Он был счастлив, влюблён, любим и доволен жизнью!

           Дома у Лёвы Леночку поразило количество книг, которые были повсюду — в шкафах, этажерках, стеллажах, потеснивших небольшой одежный шкаф, на столах, подоконниках и даже на стульях и диване.
           — Ой, Лёва, у тебя слишком много книг! Зачем тебе их столько?

           Притянув и нежно прижав Лену к груди, он, вдыхая запах её волос, погладив по голове, как ребёнка, рассмеялся:
           — Глупышка, книг много не бывает!

           Вслух Леночка не сказала, но решила, что «приберёт к рукам» будущего профессора и обеспечит своему «милому дурашке» достойную жизнь. Но супруги по-разному понимали, в чём состоит это достоинство и, собственно, сама цель жизни.


4. СРОК  ДАВНОСТИ
           …Две вечных дороги — любовь и разлука
           Проходят сквозь сердце моё.Окуджава

Валя всегда приходила на полчаса раньше Льва Сергеевича, хотя он этого и не требовал. Просто ей нужно время, чтобы сосредоточиться в тишине, сверить расписание, подготовить нужные для встреч документы, сделать уйму звонков и сообщений, напомнить визитёрам о посещении и другие дела.

           Однажды рано утром в пустынной приёмной резко прозвенел телефонный звонок, так что Валя, сосредоточенная сортировкой документов, вздрогнула от неожиданности и, сдерживая лёгкое раздражение, сняла трубку.

           С той стороны вежливо поздоровались, представились: деловой журнал такой-то, журналист Наталья Степанова. И, как положено в таких случаях, журналистка мотивировала свой звонок необходимостью интервью академика Льва Сергеевича в связи с его юбилеем.

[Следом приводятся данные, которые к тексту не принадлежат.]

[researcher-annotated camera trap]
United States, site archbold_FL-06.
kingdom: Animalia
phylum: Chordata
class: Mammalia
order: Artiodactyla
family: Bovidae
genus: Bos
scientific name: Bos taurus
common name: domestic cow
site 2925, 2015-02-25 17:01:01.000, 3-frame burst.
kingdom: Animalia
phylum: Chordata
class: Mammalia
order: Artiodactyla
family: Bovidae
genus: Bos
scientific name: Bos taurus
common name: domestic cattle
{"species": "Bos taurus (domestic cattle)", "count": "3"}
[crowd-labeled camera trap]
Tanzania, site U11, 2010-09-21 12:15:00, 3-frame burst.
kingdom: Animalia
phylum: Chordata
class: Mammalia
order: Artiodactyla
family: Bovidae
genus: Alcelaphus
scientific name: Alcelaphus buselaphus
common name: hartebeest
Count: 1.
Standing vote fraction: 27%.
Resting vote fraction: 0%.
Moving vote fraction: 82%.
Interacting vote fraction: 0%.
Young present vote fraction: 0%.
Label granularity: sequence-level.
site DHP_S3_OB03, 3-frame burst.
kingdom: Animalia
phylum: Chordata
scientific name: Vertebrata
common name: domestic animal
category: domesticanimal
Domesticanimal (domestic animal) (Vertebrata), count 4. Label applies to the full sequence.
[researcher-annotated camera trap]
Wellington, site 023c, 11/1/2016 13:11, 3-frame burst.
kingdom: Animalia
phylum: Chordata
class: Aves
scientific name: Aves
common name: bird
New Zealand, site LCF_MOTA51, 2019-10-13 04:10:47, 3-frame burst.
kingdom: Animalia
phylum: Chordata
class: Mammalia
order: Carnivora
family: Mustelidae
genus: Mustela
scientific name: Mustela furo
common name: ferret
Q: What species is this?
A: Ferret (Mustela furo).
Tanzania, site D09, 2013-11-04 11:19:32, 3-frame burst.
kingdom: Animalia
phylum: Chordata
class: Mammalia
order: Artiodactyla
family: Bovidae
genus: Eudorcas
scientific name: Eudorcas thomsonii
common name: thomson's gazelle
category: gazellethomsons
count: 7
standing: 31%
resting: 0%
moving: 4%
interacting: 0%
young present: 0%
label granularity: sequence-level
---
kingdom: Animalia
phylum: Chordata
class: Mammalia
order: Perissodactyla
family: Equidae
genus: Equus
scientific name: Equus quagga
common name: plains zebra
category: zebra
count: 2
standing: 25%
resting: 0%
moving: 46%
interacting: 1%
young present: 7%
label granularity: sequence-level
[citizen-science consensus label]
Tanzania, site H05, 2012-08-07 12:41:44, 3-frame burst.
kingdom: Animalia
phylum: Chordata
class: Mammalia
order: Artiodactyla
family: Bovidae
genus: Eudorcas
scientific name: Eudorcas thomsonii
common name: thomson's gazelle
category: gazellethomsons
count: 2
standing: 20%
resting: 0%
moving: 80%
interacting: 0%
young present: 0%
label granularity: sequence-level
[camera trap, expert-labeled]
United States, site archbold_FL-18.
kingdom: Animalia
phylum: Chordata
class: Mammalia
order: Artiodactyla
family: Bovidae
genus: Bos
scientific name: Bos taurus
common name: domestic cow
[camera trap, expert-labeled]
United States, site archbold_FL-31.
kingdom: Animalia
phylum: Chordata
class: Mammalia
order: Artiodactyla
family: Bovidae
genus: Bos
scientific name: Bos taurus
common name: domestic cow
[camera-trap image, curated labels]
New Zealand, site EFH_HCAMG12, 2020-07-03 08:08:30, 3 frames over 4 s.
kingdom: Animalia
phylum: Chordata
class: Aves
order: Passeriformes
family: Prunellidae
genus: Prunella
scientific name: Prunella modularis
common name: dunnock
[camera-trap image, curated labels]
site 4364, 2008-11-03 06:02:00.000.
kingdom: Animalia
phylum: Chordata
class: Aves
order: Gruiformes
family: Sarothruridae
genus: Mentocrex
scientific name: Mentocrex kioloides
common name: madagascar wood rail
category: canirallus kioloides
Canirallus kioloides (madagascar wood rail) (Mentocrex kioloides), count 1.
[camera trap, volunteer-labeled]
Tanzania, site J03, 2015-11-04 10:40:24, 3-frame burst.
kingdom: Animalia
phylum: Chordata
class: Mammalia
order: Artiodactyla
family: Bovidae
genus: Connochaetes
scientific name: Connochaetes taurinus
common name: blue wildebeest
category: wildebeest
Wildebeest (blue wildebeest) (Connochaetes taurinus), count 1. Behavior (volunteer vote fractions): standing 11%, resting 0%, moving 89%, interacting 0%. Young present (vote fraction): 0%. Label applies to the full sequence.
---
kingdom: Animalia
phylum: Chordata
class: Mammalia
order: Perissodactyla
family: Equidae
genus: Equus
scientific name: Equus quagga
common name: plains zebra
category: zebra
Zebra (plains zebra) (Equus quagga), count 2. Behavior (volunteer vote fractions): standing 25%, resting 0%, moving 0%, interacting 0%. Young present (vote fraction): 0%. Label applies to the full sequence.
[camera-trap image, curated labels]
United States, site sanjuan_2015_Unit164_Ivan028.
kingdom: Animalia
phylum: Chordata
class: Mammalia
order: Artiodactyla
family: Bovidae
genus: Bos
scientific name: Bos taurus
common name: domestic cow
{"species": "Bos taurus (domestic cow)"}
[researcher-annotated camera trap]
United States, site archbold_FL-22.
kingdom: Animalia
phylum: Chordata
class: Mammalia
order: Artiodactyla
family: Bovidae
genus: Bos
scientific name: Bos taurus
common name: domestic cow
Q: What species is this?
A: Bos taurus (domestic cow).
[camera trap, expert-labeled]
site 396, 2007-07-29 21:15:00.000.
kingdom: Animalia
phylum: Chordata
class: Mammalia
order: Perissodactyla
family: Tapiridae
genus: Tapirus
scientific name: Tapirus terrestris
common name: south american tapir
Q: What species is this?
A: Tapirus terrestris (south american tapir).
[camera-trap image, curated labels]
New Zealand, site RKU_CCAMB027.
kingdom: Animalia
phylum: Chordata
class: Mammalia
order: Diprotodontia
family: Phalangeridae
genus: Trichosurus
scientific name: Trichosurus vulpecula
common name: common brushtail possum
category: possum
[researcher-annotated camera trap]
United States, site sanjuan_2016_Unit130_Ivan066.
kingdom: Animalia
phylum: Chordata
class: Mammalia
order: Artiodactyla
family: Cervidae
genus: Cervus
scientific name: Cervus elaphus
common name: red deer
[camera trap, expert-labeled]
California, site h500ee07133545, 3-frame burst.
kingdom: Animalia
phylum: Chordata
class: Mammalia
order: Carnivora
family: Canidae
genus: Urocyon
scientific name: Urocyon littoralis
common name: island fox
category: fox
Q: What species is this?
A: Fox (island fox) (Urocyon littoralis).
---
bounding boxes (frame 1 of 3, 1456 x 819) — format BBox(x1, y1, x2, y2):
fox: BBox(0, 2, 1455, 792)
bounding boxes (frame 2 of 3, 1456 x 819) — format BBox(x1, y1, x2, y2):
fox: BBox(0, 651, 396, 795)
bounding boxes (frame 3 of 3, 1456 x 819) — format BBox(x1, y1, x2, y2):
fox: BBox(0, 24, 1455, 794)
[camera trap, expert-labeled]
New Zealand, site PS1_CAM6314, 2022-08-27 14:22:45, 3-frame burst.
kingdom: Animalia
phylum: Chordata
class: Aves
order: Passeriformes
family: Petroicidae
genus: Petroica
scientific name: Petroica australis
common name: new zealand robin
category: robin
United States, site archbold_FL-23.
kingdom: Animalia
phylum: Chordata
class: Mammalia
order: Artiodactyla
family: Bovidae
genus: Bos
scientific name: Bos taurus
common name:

           Валя ахнула: как она могла забыть?! Ведь его день рождения уже через неделю!! Однако так легко дать разрешение на интервью Валя не могла: надо найти «окно» и, главное, получить разрешение Льва Сергеевича.

           Но журналистка была твёрдо настойчива, хотя и вполне корректна. А Валя была непреклонна, Наталье Степановой предложено перезвонить. Валя должна удостовериться в реальности журнала и его посыльной. Всё подтвердилось: таковая действительно имеет поручение от главреда, редакция просит обеспечить встречу с профессором, не чинить препятствий.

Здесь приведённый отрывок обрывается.